Challenge 3: Topic Customization
To create a more usable prompt system, we built a templating engine for customizing conversation topics:
// API endpoint for customizing topics based on user inputs
export default async function handler(req: NextApiRequest, res: NextApiResponse) {
const { originalTopic, originalFirstMessage, requiredFields } = req.body;
const prompt = `You are an AI assistant helping to customize a call topic and first message. Given the original topic, first message, and user inputs, incorporate the inputs naturally into both the topic and the first message. Maintain the original intent and tone.

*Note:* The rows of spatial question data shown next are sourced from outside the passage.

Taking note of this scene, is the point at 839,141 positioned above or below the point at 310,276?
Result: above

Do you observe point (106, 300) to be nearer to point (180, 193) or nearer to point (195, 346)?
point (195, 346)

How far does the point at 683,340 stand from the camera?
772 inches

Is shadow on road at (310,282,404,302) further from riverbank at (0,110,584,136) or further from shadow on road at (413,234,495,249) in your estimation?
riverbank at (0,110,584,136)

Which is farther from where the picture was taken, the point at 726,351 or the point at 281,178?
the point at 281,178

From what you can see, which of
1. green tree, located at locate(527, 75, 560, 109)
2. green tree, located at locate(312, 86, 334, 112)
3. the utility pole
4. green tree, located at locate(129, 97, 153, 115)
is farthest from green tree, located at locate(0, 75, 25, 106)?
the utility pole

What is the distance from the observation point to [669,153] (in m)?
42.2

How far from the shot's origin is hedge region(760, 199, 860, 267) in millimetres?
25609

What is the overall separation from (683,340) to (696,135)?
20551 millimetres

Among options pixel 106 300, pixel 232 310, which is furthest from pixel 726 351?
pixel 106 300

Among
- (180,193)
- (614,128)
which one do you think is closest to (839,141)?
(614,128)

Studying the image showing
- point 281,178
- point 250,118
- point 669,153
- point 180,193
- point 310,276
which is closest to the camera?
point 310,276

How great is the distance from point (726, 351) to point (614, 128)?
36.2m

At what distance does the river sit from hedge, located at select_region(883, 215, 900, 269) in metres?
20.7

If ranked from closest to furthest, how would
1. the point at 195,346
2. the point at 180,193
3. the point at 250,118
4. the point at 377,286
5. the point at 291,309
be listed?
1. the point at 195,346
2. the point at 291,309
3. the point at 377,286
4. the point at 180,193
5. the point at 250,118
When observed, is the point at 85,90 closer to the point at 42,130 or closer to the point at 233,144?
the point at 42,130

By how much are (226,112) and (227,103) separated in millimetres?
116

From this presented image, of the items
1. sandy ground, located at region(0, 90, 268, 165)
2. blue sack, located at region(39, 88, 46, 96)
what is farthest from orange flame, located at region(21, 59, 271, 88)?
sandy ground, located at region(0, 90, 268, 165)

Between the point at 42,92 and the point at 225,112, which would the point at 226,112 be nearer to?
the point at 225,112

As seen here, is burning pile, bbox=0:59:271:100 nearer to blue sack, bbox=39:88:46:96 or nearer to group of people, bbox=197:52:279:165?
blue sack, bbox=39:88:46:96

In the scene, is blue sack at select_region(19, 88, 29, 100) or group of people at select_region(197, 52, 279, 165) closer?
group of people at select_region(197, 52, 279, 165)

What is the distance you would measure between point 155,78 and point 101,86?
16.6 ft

Original Topic: "${originalTopic}"
Original First Message: "${originalFirstMessage}"
User Inputs:
${Object.entries(requiredFields).map(([key, value]) => `${key}: ${value}`).join('\n')}`;
// Call to LLM API to generate customized content
const customizedContent = await generateCustomContent(prompt);
res.status(200).json({
customizedTopic: customizedContent.topic,
customizedFirstMessage: customizedContent.firstMessage
});
}
This allows users to create reusable templates with variable fields for faster call configuration.
Results and Impact
HiHey.ai represents a significant advancement in AI-powered communication tools:
- Technical Achievement: Successfully integrated cutting-edge AI models with telephony infrastructure
- User Experience: Created an intuitive interface for a complex technical process
- Business Model: Developed a sustainable subscription approach with tiered pricing
- Extensibility: Built a platform that can adapt to new AI models and voice technologies
The project demonstrates how modern web technologies can be combined with AI APIs to create practical applications that solve real-world problems.
Key Learnings
- Async Process Management: Building interfaces for time-delayed processes (like phone calls) requires careful state management and user feedback
- AI Safety Controls: Proactive content filtering is essential for responsible AI deployment
- Voice UX Design: Voice interfaces have unique design considerations beyond typical visual UX patterns
- API Integration Balance: Working with multiple AI service providers requires thoughtful abstraction and fallback mechanisms
- Progressive Enhancement: Starting with a simple interface and adding complexity only when needed creates a better user experience
Future Directions
While the current implementation of HiHey.ai demonstrates the core concept, several enhancements are planned:
- CRM Integration: Connect with popular CRM systems to log calls and outcomes
- Call Scheduling: Allow users to schedule calls for future times
- Multi-language Support: Expand beyond English to support global conversations
- Custom Voice Training: Enable users to create voices that match their own speaking style
- Multi-party Calls: Support conference calls with multiple participants
These enhancements will further solidify HiHey.ai's position as a versatile communication tool for individuals and businesses alike.
HiHey.ai showcases the transformative potential of combining modern web technologies with conversational AI. By delegating routine or challenging phone calls to an AI assistant, users can overcome communication barriers and reclaim valuable time while still maintaining meaningful connections.